This is the third and final part of a three part series; find the first two parts here: Part 1 | Part 2

The Syriza administration likewise showed its true face in its domestic policy. This was shown early on in the appointment of Giannis Panousis, a criminologist and former PASOK politician, as deputy minister of the interior, responsible for civil protection and the police. Among Panousis’ demands were the reintroduction of the communal police, more rigorous crime prevention and mobile units in certain regions. He also ensured that police remained armed at demonstrations—a practice Syriza, before the elections, had promised to abolish.

In press statements Panousis agitated against the left, claiming the left-wing autonomous district of Athens, Exarchia, was “controlled by the mafia.” Upon orders from Tsipras, in April 2015 he used police violence and tear gas against the anarchists that had occupied the Rector’s Office of the University of Athens, arresting 18 people.

According to Eurostat, spending on public order and security in Greece—including the police—increased from 3.9 percent of the total budget in 2015 to 4.5 percent in 2017.

The law-and-order course of the Syriza government was reflected in further personnel decisions. The former interior minister of the right-wing government of Kostas Karamanlis (New Democracy, ND), Prokopis Pavlopoulos, became president on Tsipras’ suggestion and the former intelligence chief under Karamanlis, Dimitris Papangelopoulos, became deputy minister of justice.

In August 2018, the long-time ND politician Katerina Papakosta advanced to deputy minister for civil defence and thus took control of the police. Just previous to that she had founded a new right-wing party (New Greek Momentum). That she shares the neo-Nazi mindset of much of law enforcement was demonstrated by Papakosta’s defamatory verbal attacks on refugees: “Illegal immigrants are flooding our borders by the thousands, like cockroaches,” she stated in 2012.

After the dissolution of the Anel coalition in January, Tsipras pulled a whole pile of ultra-right politicians into his faction and onto the ballot including Terence Quick, previously secretary of state for foreign affairs; Thanasis Papachristopoulos; Vassilis Kokkalis; Kostas Zouraris; and Marina Chrysoveloni, the press spokeswoman for Anel. In July, Papakosta likewise landed on the Syriza ballot. The former Anel politician and Minister of Tourism Elena Kountoura, daughter of a well-known general and monarchist, even won a seat for Syriza in the European Union Parliament.

Refugee policy

Contrary to its electoral promises, Syriza not only continued the inhuman migration policies of its predecessor but intensified them dramatically.

[Work to be completed]
Transcribe the passage on the Syriza government from "The Syriza administration" to "promised to abolish.", word for word.

Records contained in a dataset:
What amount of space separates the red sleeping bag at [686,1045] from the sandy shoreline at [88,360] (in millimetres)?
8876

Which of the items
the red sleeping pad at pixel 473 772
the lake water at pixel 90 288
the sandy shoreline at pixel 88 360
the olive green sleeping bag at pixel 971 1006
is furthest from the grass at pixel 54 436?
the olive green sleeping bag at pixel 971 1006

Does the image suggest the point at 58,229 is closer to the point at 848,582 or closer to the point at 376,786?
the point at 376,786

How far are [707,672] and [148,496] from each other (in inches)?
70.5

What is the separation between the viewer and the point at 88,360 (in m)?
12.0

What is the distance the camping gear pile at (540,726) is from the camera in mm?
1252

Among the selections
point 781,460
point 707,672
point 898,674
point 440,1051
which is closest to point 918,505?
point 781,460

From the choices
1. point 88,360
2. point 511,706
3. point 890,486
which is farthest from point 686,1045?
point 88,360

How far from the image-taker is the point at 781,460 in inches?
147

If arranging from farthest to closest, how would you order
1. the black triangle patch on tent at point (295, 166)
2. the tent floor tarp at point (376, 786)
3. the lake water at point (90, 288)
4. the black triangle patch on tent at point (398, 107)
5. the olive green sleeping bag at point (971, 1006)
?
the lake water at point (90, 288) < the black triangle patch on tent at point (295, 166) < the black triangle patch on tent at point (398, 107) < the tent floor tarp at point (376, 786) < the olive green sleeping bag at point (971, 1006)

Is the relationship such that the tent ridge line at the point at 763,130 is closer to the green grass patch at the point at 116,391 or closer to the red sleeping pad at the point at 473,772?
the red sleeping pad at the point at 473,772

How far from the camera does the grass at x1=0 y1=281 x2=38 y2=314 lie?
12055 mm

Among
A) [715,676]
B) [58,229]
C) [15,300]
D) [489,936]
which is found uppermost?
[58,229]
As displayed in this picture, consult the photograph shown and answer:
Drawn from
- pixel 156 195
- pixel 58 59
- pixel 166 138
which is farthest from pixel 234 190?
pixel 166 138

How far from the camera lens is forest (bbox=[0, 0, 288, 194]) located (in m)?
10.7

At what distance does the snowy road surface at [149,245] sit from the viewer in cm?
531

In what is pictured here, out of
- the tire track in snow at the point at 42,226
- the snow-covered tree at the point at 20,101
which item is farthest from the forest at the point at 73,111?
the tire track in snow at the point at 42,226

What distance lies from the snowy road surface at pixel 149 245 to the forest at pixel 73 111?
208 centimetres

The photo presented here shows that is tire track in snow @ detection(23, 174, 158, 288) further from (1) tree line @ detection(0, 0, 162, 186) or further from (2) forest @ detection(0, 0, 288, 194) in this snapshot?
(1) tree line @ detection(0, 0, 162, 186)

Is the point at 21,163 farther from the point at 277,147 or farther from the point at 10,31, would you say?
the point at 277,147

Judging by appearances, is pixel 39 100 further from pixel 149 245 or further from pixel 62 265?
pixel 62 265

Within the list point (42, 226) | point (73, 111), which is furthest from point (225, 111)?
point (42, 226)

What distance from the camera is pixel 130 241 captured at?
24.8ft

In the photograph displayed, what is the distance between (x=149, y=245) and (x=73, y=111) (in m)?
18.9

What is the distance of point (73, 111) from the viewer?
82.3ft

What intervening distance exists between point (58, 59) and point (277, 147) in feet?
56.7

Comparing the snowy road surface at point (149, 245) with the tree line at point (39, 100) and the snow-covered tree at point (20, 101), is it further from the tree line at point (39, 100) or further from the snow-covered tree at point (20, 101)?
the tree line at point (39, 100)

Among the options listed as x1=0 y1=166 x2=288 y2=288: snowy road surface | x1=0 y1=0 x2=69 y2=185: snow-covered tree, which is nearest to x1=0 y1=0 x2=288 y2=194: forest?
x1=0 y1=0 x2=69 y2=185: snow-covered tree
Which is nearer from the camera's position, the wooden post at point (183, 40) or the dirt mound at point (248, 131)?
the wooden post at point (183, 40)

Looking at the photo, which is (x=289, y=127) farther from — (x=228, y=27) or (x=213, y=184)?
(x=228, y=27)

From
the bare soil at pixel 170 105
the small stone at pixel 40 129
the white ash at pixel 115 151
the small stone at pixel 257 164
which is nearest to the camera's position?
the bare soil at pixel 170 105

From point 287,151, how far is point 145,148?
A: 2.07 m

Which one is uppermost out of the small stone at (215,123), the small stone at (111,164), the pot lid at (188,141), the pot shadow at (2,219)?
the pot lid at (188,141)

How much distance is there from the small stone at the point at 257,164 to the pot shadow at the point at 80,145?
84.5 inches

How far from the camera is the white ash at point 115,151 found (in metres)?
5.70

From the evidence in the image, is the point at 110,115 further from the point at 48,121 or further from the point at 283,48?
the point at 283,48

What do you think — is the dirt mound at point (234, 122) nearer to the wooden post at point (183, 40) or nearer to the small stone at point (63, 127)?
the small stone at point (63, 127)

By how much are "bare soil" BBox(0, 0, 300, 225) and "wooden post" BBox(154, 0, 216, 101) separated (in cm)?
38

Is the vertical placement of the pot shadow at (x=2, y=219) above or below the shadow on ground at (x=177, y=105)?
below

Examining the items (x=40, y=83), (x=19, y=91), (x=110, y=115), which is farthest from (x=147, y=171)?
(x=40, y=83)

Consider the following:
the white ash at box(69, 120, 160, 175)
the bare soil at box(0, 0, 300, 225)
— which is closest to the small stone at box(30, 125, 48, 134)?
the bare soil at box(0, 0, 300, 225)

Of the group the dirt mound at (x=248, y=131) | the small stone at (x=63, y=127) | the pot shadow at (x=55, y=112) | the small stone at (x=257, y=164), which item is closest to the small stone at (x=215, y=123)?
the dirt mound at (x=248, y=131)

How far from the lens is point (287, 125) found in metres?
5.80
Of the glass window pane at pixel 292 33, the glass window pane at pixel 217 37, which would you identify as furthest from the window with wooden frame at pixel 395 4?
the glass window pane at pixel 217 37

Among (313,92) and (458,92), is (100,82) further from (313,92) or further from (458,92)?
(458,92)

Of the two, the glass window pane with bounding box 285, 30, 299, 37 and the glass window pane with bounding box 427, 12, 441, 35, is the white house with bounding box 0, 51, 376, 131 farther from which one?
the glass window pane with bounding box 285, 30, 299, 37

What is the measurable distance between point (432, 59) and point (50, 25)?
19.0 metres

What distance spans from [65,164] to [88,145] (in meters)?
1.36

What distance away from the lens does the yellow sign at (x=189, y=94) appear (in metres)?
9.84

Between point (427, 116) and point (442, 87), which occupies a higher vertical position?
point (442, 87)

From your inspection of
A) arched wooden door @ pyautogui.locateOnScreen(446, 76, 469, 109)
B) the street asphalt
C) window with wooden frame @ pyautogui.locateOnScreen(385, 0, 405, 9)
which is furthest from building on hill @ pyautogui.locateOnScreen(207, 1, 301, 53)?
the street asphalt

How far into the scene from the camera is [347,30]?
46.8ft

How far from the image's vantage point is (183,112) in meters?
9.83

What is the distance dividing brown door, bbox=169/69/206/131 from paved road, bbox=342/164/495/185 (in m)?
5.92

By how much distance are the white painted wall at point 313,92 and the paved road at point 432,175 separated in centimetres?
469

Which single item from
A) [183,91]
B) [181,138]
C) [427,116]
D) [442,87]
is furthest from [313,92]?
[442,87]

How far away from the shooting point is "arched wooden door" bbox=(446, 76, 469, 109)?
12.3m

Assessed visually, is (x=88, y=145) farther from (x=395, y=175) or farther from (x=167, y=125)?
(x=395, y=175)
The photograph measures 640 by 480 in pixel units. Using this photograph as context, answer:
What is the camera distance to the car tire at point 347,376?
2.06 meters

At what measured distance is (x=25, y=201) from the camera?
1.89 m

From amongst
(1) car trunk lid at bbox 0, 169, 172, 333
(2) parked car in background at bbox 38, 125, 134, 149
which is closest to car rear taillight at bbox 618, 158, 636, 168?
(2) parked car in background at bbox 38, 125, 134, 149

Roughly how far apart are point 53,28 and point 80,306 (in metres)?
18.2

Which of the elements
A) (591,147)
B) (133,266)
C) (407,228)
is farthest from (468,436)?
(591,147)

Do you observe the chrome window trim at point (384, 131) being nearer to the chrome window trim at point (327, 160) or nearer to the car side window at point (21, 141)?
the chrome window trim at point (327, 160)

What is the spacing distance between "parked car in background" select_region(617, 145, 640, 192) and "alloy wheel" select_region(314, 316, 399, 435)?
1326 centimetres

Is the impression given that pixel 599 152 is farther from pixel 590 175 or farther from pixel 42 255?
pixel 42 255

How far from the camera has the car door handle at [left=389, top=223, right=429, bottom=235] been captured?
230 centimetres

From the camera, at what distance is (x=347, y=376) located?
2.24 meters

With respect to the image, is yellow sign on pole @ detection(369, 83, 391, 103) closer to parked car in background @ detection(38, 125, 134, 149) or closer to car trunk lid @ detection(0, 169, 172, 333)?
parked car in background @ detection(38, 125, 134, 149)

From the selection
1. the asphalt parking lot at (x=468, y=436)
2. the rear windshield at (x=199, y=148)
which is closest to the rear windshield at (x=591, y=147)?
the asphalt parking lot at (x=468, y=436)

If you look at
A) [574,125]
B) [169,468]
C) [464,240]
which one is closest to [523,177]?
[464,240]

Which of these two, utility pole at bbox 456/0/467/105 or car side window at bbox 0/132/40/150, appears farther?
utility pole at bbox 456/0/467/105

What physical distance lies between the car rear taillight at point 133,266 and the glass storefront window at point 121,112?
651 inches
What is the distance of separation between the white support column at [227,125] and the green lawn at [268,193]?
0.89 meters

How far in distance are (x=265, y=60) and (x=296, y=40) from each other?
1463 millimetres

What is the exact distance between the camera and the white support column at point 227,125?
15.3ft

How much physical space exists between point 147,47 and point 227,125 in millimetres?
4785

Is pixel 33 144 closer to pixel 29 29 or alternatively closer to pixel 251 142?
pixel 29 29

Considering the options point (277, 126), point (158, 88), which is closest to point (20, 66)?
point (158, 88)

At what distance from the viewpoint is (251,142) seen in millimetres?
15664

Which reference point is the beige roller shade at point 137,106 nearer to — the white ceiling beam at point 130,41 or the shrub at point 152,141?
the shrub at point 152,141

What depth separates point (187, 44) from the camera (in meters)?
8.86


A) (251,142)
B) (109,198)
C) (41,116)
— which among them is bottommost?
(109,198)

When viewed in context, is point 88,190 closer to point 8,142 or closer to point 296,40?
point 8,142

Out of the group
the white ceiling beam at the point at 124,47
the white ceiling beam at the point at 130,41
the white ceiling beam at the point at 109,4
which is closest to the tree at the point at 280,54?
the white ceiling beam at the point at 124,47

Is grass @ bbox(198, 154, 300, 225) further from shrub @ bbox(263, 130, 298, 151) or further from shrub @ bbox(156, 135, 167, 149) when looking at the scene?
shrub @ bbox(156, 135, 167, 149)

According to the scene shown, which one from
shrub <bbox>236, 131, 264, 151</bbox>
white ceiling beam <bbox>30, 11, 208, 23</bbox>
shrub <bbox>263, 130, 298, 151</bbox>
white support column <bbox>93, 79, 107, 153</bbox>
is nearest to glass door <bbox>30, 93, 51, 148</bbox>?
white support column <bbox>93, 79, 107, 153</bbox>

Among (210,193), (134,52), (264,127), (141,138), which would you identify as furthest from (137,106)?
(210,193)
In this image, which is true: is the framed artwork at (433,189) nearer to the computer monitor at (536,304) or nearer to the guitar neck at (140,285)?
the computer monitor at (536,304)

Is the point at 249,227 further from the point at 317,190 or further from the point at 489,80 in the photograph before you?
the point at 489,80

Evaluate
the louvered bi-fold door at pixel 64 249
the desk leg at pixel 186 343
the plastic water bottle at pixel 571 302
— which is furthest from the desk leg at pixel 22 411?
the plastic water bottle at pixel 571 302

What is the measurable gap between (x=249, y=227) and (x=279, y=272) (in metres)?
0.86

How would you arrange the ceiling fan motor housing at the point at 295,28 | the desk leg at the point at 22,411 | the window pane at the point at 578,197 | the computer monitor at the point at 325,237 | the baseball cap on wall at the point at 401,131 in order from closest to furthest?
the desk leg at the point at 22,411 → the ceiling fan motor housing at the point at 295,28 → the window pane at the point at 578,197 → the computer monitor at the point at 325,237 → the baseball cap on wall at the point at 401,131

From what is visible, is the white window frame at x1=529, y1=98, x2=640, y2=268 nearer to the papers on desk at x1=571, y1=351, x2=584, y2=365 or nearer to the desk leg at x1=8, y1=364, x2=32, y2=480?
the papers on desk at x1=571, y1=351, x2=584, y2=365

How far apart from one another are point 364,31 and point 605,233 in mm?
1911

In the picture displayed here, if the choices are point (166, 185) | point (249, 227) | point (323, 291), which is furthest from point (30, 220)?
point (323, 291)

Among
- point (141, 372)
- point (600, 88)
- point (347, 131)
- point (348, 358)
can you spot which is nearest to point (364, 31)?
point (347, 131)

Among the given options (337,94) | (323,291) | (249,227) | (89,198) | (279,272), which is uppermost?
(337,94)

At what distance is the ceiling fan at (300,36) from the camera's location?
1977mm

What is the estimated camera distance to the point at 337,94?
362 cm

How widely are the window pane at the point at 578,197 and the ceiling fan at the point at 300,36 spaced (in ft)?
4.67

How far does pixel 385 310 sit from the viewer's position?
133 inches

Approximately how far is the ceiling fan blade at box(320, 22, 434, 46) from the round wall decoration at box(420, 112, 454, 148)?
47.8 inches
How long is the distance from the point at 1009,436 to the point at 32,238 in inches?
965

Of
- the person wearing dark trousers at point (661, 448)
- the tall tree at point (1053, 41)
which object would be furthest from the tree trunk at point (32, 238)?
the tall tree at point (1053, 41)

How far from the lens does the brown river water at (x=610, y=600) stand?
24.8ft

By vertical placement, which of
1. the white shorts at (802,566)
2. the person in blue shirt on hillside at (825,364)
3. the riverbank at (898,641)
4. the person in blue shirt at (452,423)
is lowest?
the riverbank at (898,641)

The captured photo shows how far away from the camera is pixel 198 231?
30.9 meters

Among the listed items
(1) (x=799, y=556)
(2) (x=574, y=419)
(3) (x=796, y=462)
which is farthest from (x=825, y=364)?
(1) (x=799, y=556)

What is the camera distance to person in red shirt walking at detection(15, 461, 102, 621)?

[Result]
The Syriza administration likewise showed its true face in its domestic policy. This was shown early on in the appointment of Giannis Panousis, a criminologist and former PASOK politician, as deputy minister of the interior, responsible for civil protection and the police. Among Panousis’ demands were the reintroduction of the communal police, more rigorous crime prevention and mobile units in certain regions. He also ensured that police remained armed at demonstrations—a practice Syriza, before the elections, had promised to abolish.